5- Parlamenter sistemde ülkeyi yönetme yetki ve sorumluluğu parlamentonun içinden çıkan hükümete aittir. Anayasamızın 112. Maddesine göre ülkeyi yönetme yetki ve sorumluluğu Bakanlar Kurulu, yani Hükümet’tedir. Cumhurbaşkanının görev ve yetkileri anayasanın 104. maddesinde açıkça belirtilmiştir. Halk tarafından seçilmiş de olsa cumhurbaşkanının ülkeyi yönetme yetkisi ve bundan ötürü de sorumluluğu yoktur. Bu sebeplerle parlamenter sistemde çift başlılık olamaz. Ancak, ülkemizde fiilen çift başlılık vardır. Bu çift başlılığın sebebi parlamenter sistem değil, halen görevde bulunan Cumhurbaşkanı’nın bizzat kendisidir. Sayın Cumhurbaşkanı, anayasada olmayan yetkileri kullanmak isteyerek hukuka aykırı bir şekilde devlet işlerine müdahale etmektedir. Sayın Cumhurbaşkanı, hukuka uyarak anayasal sınırlarına çekilirse çift başlılık sorunu kendiliğinden çözülecektir.

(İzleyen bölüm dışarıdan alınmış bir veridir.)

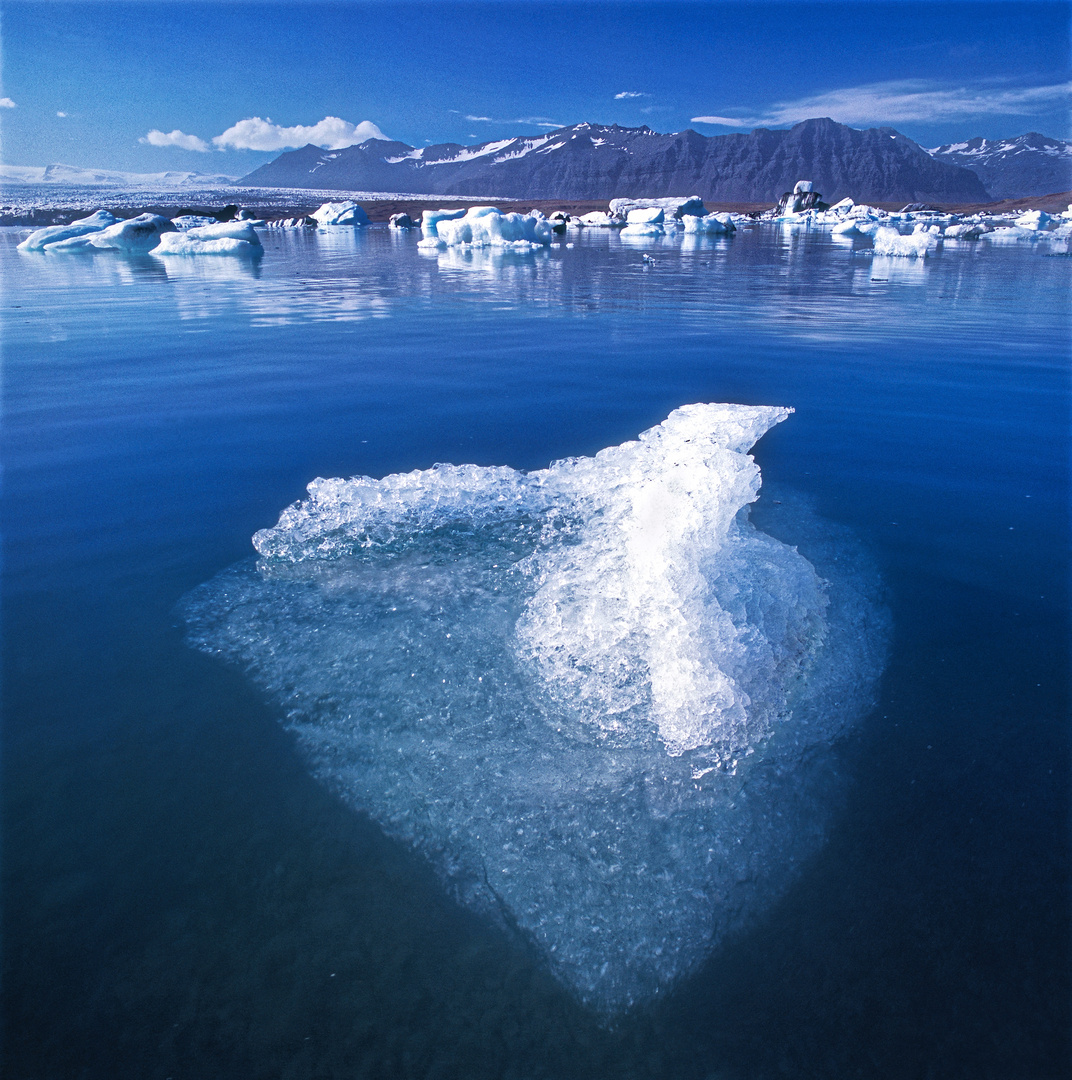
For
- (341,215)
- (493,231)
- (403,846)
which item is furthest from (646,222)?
(403,846)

6- “Terör örgütleri ‘HAYIR’ propagandası yapıyor. Biz de bunun aksine ‘EVET’ demeliyiz.” gerekçesi de haklı ve mantıklı değildir. Çünkü, akıllı insanlar kararlarını başkalarının dediğinin aksini söylemek üzerine değil, akıl ve mantıklarının gösterdiği şekilde oluştururlar. Diyelim ki bir terörist “Allah vardır ve birdir.” dedi. Bu mantıkla gidersek, terörist böyle dedi diye, biz de haşa, “Allah yoktur” mu diyeceğiz. Gene, bir terörist, “İçki ve uyuşturucu zararlıdır.” derse, biz, salt bu sözü terörist söyledi diye “İçki ve uyuşturucu yararlıdır” mı diyeceğiz. Kaldı ki, şahsen ben, “Referandumda Hayır oyu verilsin.” diye FETÖ ve PKK adına yapılmış bir açıklama duymadım.
Değerli okuyucularım, “EVET” oyu verilmesini savunanların gerekçelerini elimden geldiğince, dilimin döndüğünce irdelemeye ve açıklamaya çalıştım. Artık, bundan sonra size düşen iş, hem EVET’i, hem de HAYIR’I savunanların dayandıklarını gerekçeleri akıl ve vicdanınızda değerlendirip en doğru kararı vermektir. En doğru kararı vereceğinize tüm kalbimle inanıyorum.